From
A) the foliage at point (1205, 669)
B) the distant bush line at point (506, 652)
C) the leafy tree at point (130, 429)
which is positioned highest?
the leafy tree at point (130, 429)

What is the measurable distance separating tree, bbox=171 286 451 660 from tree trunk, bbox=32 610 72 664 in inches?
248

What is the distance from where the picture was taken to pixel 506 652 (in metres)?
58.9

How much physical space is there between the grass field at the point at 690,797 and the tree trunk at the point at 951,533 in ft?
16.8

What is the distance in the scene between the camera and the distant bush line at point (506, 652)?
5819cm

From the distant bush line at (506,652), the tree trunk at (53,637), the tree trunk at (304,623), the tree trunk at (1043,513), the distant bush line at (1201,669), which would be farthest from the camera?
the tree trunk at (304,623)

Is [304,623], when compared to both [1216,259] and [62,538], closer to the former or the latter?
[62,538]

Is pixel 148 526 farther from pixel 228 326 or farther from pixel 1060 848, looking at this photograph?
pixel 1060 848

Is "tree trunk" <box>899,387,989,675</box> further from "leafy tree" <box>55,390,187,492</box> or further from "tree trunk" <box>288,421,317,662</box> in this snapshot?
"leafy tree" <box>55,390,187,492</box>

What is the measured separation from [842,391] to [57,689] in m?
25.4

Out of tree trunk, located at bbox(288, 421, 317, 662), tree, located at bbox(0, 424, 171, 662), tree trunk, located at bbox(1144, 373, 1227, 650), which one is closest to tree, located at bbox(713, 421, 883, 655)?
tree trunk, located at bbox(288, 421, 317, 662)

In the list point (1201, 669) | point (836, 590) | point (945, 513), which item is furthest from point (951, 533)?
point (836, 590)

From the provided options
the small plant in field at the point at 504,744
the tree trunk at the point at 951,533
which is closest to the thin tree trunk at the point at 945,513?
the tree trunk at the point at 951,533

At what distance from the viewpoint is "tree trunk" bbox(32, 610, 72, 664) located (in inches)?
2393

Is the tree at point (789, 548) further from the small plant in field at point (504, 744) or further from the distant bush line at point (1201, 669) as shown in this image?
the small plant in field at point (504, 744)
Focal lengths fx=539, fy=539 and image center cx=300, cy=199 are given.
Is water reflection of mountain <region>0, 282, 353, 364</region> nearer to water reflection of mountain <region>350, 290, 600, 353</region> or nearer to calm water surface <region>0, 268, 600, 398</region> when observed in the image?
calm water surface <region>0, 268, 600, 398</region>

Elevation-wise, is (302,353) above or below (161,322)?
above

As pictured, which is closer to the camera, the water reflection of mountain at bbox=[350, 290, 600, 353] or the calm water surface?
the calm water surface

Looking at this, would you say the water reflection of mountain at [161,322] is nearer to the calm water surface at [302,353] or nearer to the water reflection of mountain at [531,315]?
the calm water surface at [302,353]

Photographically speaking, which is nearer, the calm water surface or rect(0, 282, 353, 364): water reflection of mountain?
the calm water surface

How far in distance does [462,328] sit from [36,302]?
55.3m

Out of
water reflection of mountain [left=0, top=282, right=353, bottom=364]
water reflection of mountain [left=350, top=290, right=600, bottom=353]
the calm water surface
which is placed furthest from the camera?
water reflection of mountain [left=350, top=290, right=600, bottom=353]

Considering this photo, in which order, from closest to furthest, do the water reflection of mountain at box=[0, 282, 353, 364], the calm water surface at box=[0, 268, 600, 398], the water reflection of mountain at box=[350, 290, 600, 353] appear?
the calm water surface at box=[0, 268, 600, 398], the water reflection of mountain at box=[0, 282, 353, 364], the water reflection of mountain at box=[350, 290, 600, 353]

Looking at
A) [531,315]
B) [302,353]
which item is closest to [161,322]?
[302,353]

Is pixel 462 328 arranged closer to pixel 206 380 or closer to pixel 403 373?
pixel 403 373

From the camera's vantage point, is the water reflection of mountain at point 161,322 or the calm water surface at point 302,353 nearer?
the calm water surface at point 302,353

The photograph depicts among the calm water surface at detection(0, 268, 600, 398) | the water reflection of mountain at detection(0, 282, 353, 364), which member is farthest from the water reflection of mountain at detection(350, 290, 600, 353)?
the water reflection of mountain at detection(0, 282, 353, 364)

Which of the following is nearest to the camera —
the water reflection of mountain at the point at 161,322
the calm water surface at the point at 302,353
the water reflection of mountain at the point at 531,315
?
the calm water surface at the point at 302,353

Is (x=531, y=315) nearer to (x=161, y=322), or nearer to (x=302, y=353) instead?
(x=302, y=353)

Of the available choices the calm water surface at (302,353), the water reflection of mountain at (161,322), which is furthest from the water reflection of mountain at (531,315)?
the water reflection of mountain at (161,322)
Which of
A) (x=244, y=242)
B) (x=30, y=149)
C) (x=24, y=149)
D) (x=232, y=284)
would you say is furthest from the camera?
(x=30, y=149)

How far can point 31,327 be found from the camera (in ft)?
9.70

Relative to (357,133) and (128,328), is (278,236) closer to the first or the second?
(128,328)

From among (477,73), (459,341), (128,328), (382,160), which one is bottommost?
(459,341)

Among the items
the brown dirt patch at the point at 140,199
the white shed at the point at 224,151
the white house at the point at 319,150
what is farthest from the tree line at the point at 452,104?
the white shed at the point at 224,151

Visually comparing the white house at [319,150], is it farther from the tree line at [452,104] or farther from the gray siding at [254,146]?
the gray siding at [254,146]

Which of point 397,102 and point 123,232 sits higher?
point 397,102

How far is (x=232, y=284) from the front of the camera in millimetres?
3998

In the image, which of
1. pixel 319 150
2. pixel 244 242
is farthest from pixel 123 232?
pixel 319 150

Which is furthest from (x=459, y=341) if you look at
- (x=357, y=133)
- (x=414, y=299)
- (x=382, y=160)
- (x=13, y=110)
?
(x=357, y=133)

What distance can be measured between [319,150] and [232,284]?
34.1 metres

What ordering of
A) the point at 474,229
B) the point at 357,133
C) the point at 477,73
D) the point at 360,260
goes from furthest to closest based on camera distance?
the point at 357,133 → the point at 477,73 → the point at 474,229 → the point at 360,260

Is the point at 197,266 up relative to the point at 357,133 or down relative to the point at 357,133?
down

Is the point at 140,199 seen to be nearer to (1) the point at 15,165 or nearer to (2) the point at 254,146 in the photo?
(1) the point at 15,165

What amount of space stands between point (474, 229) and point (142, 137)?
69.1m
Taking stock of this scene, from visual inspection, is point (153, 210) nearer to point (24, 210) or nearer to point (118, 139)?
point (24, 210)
################
Given instruction: Please restate the records in full, word for word.

Solution to the problem:
From
A) the foliage at point (1205, 669)
B) the distant bush line at point (506, 652)
C) the leafy tree at point (130, 429)
which is positioned highest?
the leafy tree at point (130, 429)

What is the measurable distance separating tree, bbox=171 286 451 660 from tree trunk, bbox=32 610 72 664 in inches?
248

What is the distance from where the picture was taken to pixel 506 652 (in metres)?
58.9

How much physical space is there between the grass field at the point at 690,797 and the tree trunk at the point at 951,533 in ft?
16.8

What is the distance in the scene between the camera and the distant bush line at point (506, 652)?
5819cm

From the distant bush line at (506,652), the tree trunk at (53,637), the tree trunk at (304,623), the tree trunk at (1043,513), the distant bush line at (1201,669), which would be farthest from the camera?
the tree trunk at (304,623)

Is [304,623], when compared to both [1216,259] and [62,538], closer to the former or the latter?
[62,538]

Is pixel 148 526 farther from pixel 228 326 or farther from pixel 1060 848, looking at this photograph?
pixel 1060 848

Is "tree trunk" <box>899,387,989,675</box> further from "leafy tree" <box>55,390,187,492</box> or further from "tree trunk" <box>288,421,317,662</box> in this snapshot?
"leafy tree" <box>55,390,187,492</box>

What is the measured separation from [842,391] to [57,689] in m?
25.4

Out of tree trunk, located at bbox(288, 421, 317, 662), tree, located at bbox(0, 424, 171, 662), tree trunk, located at bbox(1144, 373, 1227, 650), which one is closest to tree, located at bbox(713, 421, 883, 655)?
tree trunk, located at bbox(288, 421, 317, 662)

In the list point (1201, 669) | point (836, 590) | point (945, 513), which item is furthest from point (951, 533)?
point (836, 590)

From the provided options
the small plant in field at the point at 504,744
the tree trunk at the point at 951,533
which is closest to the thin tree trunk at the point at 945,513?
the tree trunk at the point at 951,533

At what distance from the viewpoint is "tree trunk" bbox(32, 610, 72, 664) located (in inches)?
2393

Is the tree at point (789, 548) further from the small plant in field at point (504, 744) or further from the distant bush line at point (1201, 669) as shown in this image?
the small plant in field at point (504, 744)
Focal lengths fx=539, fy=539 and image center cx=300, cy=199 are given.
Is water reflection of mountain <region>0, 282, 353, 364</region> nearer to water reflection of mountain <region>350, 290, 600, 353</region> or nearer to calm water surface <region>0, 268, 600, 398</region> when observed in the image?
calm water surface <region>0, 268, 600, 398</region>

Elevation-wise, is (302,353) above or below (161,322)?
above

As pictured, which is closer to the camera, the water reflection of mountain at bbox=[350, 290, 600, 353] or the calm water surface?
the calm water surface

Looking at this, would you say the water reflection of mountain at [161,322] is nearer to the calm water surface at [302,353] or nearer to the water reflection of mountain at [531,315]?
the calm water surface at [302,353]

Photographically speaking, which is nearer, the calm water surface or rect(0, 282, 353, 364): water reflection of mountain?
the calm water surface

How far in distance does [462,328] sit from [36,302]?
55.3m

Out of
water reflection of mountain [left=0, top=282, right=353, bottom=364]
water reflection of mountain [left=350, top=290, right=600, bottom=353]
the calm water surface
which is placed furthest from the camera?
water reflection of mountain [left=350, top=290, right=600, bottom=353]

Considering this photo, in which order, from closest to furthest, do the water reflection of mountain at box=[0, 282, 353, 364], the calm water surface at box=[0, 268, 600, 398], the water reflection of mountain at box=[350, 290, 600, 353] appear?
the calm water surface at box=[0, 268, 600, 398], the water reflection of mountain at box=[0, 282, 353, 364], the water reflection of mountain at box=[350, 290, 600, 353]

Looking at
A) [531,315]
B) [302,353]
which item is closest to [161,322]?
[302,353]

Is pixel 462 328 arranged closer to pixel 206 380 or closer to pixel 403 373?
pixel 403 373

From the camera's vantage point, is the water reflection of mountain at point 161,322 or the calm water surface at point 302,353 nearer?
the calm water surface at point 302,353

The photograph depicts among the calm water surface at detection(0, 268, 600, 398) | the water reflection of mountain at detection(0, 282, 353, 364), which member is farthest from the water reflection of mountain at detection(350, 290, 600, 353)?
the water reflection of mountain at detection(0, 282, 353, 364)

Which of the following is nearest to the camera —
the water reflection of mountain at the point at 161,322
the calm water surface at the point at 302,353
the water reflection of mountain at the point at 531,315
?
the calm water surface at the point at 302,353

Is (x=531, y=315) nearer to (x=161, y=322), or nearer to (x=302, y=353) instead?
(x=302, y=353)

Of the available choices the calm water surface at (302,353), the water reflection of mountain at (161,322), which is furthest from the water reflection of mountain at (531,315)?
the water reflection of mountain at (161,322)
Which of
A) (x=244, y=242)
B) (x=30, y=149)
C) (x=24, y=149)
D) (x=232, y=284)
would you say is furthest from the camera?
(x=30, y=149)

How far can point 31,327 be found from the camera (in ft)?
9.70

Relative to (357,133) and (128,328), is (278,236) closer to the first or the second?
(128,328)

From among (477,73), (459,341), (128,328), (382,160), which one is bottommost?
(459,341)

Among the items
the brown dirt patch at the point at 140,199
the white shed at the point at 224,151
the white house at the point at 319,150
what is farthest from the tree line at the point at 452,104?
the white shed at the point at 224,151

Visually comparing the white house at [319,150], is it farther from the tree line at [452,104] or farther from the gray siding at [254,146]?
the gray siding at [254,146]

Which of point 397,102 and point 123,232 sits higher?
point 397,102

How far is (x=232, y=284) from the front of the camera in millimetres?
3998

In the image, which of
1. pixel 319 150
2. pixel 244 242
is farthest from pixel 123 232?
pixel 319 150

Which is furthest from (x=459, y=341) if you look at
- (x=357, y=133)
- (x=414, y=299)
- (x=382, y=160)
- (x=13, y=110)
?
(x=357, y=133)

What distance can be measured between [319,150] and [232,284]?
34.1 metres

What ordering of
A) the point at 474,229
B) the point at 357,133
C) the point at 477,73
D) the point at 360,260
goes from furthest to closest based on camera distance?
the point at 357,133 → the point at 477,73 → the point at 474,229 → the point at 360,260

Is the point at 197,266 up relative to the point at 357,133 or down relative to the point at 357,133?
down

Is the point at 140,199 seen to be nearer to (1) the point at 15,165 or nearer to (2) the point at 254,146 in the photo?
(1) the point at 15,165

What amount of space stands between point (474, 229) and point (142, 137)?
69.1m
Taking stock of this scene, from visual inspection, is point (153, 210) nearer to point (24, 210) or nearer to point (118, 139)?
point (24, 210)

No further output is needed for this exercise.